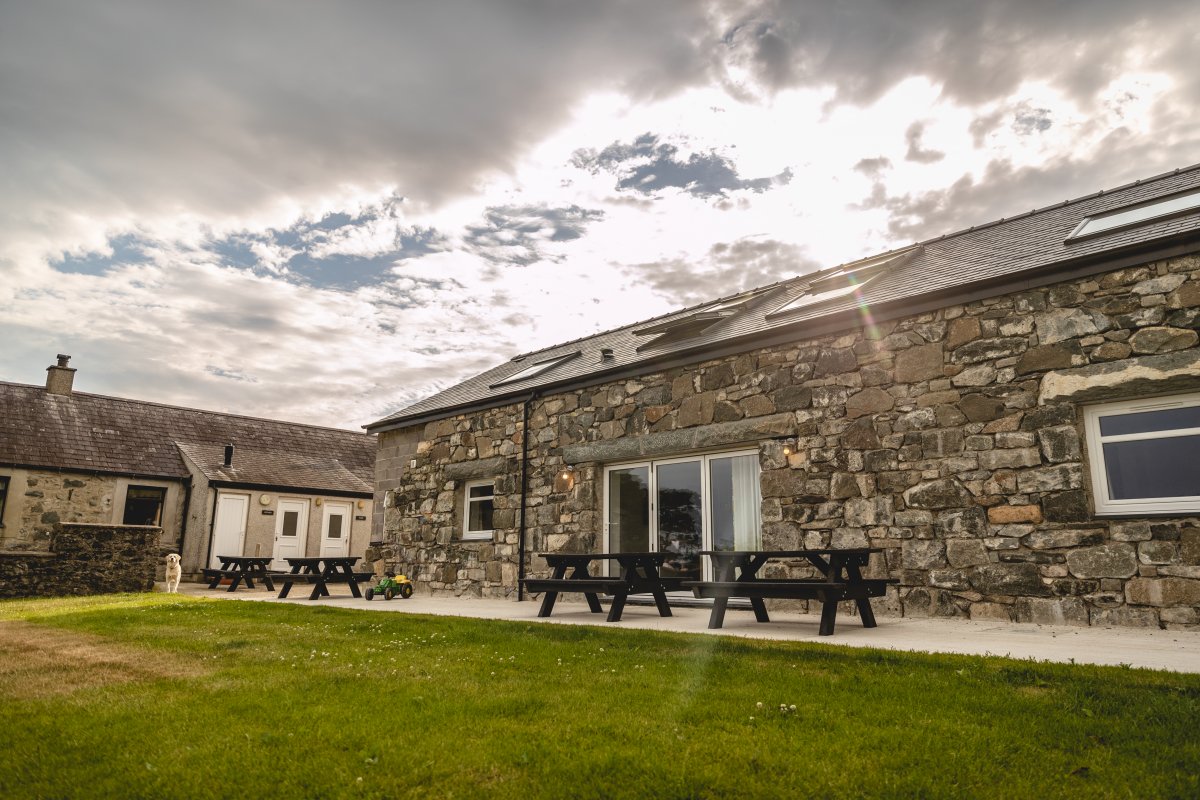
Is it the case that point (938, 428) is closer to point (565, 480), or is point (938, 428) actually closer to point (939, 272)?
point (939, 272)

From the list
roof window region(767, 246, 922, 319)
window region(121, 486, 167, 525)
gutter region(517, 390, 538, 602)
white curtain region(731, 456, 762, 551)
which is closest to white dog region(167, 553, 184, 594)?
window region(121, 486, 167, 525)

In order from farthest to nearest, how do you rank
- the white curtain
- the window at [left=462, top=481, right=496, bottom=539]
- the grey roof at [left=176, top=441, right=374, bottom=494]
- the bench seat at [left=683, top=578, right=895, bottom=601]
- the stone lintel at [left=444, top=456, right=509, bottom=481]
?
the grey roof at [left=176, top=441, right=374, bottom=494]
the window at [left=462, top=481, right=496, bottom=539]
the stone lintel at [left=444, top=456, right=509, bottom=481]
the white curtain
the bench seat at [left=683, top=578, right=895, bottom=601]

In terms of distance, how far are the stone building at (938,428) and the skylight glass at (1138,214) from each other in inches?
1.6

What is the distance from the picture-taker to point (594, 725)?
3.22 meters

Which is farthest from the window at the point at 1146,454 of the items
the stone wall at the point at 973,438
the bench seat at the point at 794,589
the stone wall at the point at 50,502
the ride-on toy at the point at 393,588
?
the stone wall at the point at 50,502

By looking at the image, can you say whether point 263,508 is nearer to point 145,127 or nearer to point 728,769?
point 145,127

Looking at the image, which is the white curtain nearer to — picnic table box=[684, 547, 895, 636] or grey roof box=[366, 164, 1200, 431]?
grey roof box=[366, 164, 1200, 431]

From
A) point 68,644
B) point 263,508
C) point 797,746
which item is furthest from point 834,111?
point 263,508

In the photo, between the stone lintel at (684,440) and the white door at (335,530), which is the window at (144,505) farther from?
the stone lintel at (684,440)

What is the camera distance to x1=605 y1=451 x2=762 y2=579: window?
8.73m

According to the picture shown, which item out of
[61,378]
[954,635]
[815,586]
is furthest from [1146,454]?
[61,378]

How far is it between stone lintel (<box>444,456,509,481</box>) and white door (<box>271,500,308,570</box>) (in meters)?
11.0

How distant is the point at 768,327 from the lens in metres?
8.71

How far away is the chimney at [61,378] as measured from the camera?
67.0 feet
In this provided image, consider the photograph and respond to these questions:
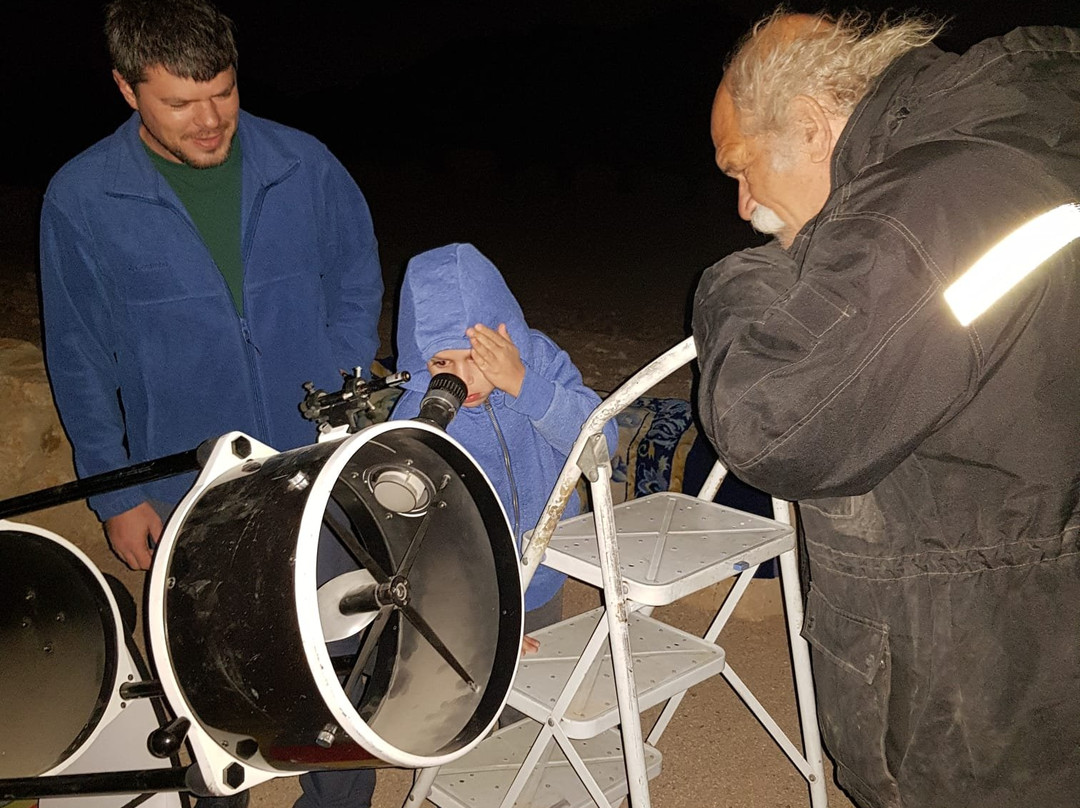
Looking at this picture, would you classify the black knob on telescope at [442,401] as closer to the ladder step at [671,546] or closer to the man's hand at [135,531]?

------------------------------------------------

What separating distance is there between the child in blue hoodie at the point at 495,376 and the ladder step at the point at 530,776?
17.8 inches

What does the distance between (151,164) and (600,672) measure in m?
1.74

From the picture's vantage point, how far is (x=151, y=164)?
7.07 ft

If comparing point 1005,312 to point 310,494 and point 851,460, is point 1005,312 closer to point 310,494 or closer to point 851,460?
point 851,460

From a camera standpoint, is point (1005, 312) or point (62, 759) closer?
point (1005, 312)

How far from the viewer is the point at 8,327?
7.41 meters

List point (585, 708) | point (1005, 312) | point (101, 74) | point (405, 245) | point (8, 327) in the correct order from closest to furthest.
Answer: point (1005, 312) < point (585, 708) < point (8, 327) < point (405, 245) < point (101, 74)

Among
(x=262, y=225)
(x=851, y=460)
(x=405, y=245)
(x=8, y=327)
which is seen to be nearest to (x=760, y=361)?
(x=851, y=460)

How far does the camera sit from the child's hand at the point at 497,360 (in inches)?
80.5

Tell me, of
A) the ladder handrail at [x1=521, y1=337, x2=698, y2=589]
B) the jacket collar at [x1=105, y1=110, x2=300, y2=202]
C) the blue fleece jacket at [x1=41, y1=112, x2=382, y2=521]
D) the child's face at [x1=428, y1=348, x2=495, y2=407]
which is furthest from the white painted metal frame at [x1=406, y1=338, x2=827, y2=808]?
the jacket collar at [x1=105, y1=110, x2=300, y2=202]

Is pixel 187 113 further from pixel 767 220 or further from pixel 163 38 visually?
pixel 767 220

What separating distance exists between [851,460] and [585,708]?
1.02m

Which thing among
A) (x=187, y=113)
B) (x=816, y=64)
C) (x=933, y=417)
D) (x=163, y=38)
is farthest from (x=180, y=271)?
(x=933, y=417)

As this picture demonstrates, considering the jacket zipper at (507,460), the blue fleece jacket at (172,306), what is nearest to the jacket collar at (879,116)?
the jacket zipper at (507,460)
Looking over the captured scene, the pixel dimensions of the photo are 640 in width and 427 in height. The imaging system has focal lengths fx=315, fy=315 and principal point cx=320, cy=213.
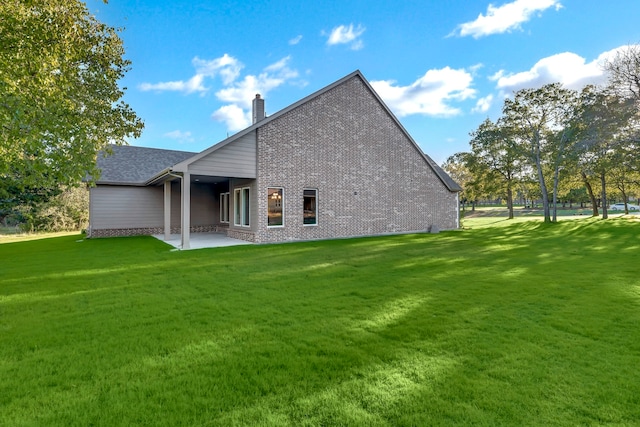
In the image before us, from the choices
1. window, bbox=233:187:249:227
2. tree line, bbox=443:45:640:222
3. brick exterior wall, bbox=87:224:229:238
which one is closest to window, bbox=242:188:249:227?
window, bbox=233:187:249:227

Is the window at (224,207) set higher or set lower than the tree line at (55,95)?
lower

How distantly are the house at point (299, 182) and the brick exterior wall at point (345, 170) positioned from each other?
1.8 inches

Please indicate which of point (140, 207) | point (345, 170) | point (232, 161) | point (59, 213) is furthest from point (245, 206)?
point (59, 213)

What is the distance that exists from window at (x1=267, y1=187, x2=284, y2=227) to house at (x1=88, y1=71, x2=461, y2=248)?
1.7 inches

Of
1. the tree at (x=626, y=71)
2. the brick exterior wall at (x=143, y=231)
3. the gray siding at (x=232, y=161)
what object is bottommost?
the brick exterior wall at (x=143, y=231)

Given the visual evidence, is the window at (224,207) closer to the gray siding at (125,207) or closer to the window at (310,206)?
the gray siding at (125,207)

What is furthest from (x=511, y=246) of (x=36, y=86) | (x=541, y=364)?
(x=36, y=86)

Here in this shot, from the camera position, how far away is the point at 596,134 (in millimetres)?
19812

------------------------------------------------

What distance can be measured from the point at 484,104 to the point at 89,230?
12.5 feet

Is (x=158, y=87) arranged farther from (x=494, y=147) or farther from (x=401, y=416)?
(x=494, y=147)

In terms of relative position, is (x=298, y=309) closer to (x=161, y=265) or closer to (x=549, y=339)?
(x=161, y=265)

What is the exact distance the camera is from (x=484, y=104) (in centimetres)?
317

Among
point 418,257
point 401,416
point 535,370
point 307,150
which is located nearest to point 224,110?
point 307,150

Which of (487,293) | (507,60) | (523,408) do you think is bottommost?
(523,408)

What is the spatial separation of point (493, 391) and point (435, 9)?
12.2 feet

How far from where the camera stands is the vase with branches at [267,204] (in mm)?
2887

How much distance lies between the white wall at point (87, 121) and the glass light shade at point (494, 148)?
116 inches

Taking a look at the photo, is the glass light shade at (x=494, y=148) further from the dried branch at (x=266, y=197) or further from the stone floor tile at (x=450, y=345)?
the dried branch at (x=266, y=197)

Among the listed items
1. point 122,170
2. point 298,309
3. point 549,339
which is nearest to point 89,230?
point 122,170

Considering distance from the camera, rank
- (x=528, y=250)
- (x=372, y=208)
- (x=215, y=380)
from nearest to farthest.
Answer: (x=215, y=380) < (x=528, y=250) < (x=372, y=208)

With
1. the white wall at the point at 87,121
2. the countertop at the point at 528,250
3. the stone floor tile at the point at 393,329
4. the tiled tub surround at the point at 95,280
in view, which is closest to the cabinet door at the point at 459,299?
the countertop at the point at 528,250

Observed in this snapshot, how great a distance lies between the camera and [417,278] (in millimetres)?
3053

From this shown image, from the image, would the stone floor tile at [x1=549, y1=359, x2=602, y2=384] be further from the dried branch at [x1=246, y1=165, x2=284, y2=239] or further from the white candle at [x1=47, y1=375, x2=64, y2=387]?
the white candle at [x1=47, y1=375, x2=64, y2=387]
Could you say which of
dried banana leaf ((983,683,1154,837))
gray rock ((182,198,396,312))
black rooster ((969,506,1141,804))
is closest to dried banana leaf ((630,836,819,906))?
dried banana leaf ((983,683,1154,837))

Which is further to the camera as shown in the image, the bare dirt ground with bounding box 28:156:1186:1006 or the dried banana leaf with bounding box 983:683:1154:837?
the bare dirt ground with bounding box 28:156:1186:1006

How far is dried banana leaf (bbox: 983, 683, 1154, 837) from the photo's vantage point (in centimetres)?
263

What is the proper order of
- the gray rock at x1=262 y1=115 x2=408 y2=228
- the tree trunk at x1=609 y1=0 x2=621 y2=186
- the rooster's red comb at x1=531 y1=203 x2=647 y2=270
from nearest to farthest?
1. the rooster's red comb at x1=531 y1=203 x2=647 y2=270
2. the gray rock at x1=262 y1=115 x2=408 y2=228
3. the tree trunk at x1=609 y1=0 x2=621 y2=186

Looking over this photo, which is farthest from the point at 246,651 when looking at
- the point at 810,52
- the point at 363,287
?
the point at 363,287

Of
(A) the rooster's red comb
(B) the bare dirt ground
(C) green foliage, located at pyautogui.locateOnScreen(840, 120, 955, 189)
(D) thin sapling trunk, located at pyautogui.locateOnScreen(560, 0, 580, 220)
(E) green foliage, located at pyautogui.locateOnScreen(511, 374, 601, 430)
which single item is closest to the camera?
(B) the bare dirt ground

------------------------------------------------

- [Given instruction]
Please reproduce, character for character, the part of the material that opens with the line containing "What is the distance from" and closes with the line containing "Looking at this", including both of those lines. Leave out any pictures.

- [Solution to this exercise]
What is the distance from the picture-taker to point (594, 725)?
3.22 meters

Which is farthest from the window at the point at 1146,454 of the items
the stone wall at the point at 973,438
the bench seat at the point at 794,589
the stone wall at the point at 50,502
the ride-on toy at the point at 393,588
?
the stone wall at the point at 50,502

By looking at the image, can you say whether point 263,508 is nearer to point 145,127 or nearer to point 728,769?
point 145,127

Looking at the image, which is the white curtain nearer to — picnic table box=[684, 547, 895, 636] or grey roof box=[366, 164, 1200, 431]?
grey roof box=[366, 164, 1200, 431]

From
A) point 68,644
B) point 263,508
C) point 797,746
which item is furthest from point 834,111?
point 263,508

In the photo, between the stone lintel at (684,440) and the white door at (335,530), which is the window at (144,505) farther from?
the stone lintel at (684,440)

What is the camera distance to x1=605 y1=451 x2=762 y2=579: window?
8.73m

According to the picture shown, which item out of
[61,378]
[954,635]
[815,586]
is furthest from [1146,454]?
[61,378]

How far is it between stone lintel (<box>444,456,509,481</box>) and white door (<box>271,500,308,570</box>) (in meters)?
11.0

How distant is the point at 768,327 from the lens in metres?
8.71

How far away is the chimney at [61,378] as measured from the camera?
67.0 feet
In this provided image, consider the photograph and respond to these questions:
Looking at this picture, would you classify the black knob on telescope at [442,401] as closer to the ladder step at [671,546] or closer to the man's hand at [135,531]?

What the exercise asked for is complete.